───── Selected extract
For pure shivers, both 'The Rescue' and 'Nails' deliver on the diabolical promise of their premise; in the former, a police detective infiltrating a cult to facilitate a young girl's escape uncovers the shocking truth about the nature of the commune's dreadful deity, while the latter's depiction of a young man's unraveling mind features some of the most hygienically disquieting scenes of mental disintegration ever scribed. A different kind of depraved thought process, that of a serial killer who discovers his latest victim isn't what she seems, is detailed with chillingly realistic effect in 'The Thrill Of The Hunt', while the Viking castaways who survive their sinking longboat struggle to outlast each other as well as the legendary undersea monstrosity, 'Taurmur'.
──────────
───── Provided material
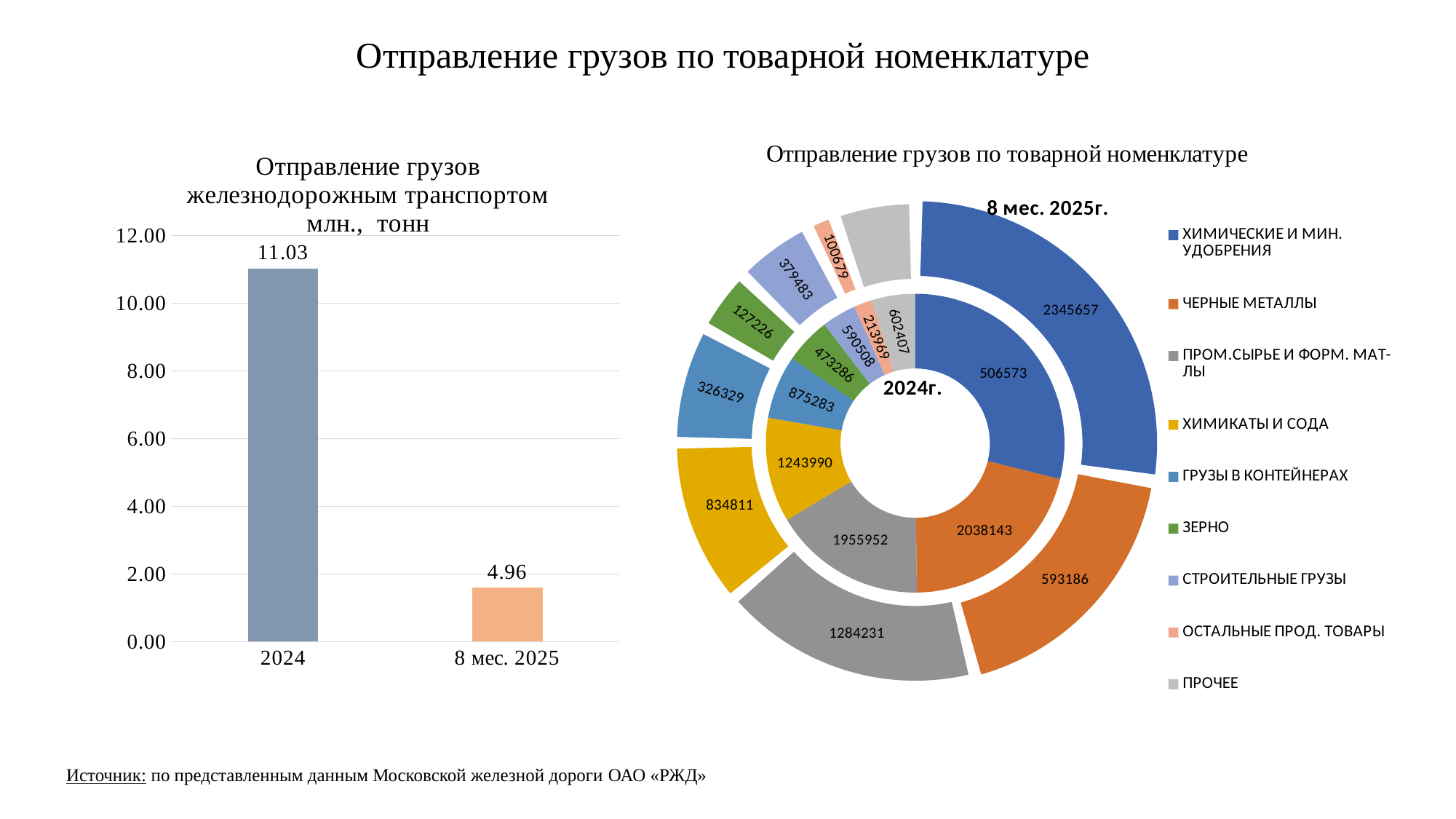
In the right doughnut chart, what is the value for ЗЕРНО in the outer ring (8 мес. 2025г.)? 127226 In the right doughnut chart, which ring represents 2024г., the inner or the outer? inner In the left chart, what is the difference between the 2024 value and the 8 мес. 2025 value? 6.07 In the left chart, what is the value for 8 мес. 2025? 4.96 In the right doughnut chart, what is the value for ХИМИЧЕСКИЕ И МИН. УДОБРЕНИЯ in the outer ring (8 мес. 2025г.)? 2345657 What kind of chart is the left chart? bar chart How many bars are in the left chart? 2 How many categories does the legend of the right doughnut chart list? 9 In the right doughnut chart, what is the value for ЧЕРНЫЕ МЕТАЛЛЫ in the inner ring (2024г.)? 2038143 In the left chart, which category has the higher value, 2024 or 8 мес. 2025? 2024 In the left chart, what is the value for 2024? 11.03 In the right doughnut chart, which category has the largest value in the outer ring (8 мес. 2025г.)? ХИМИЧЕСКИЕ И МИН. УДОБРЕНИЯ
──────────
> Actions to take:
1 - Reproduce verbatim the stretch of the horror anthology review from "For pure shivers, both" through "undersea monstrosity, 'Taurmur'.".
2 - Carry on writing the horror anthology review from the point at which it ends.

> Responses to the exercise:
1 -
For pure shivers, both 'The Rescue' and 'Nails' deliver on the diabolical promise of their premise; in the former, a police detective infiltrating a cult to facilitate a young girl's escape uncovers the shocking truth about the nature of the commune's dreadful deity, while the latter's depiction of a young man's unraveling mind features some of the most hygienically disquieting scenes of mental disintegration ever scribed. A different kind of depraved thought process, that of a serial killer who discovers his latest victim isn't what she seems, is detailed with chillingly realistic effect in 'The Thrill Of The Hunt', while the Viking castaways who survive their sinking longboat struggle to outlast each other as well as the legendary undersea monstrosity, 'Taurmur'.

2 -
Many of the selections in As The Night Devours Us would make excellent cinematic adaptations, yet more than any other, it's the volume's culminating entry, 'The Banquet', that earns top accolades as a story strong enough to build a Hollywood franchise upon. Originally released as a stand-alone charity novella, the narrative focuses on Maria, a traumatized sexual assault survivor who is invited by a mysterious organization that gives women the chance to exact revenge upon their attackers. The unrelenting scenario benefits from some of the most excruciating torture scenes yet penned in modern indie horror, but the explicitness here never exploits; indeed, Maria's interior state is so devastated by her rape that the final confrontation becomes nothing less than undiluted spiritual catharsis. With its deep emotional resonance, savage gore and hints at a worldwide clandestine conspiracy, 'The Banquet' rivals such films as Last House On the Left, I Spit On Your Grave, Hostel and Martyrs in its breadth of intensity.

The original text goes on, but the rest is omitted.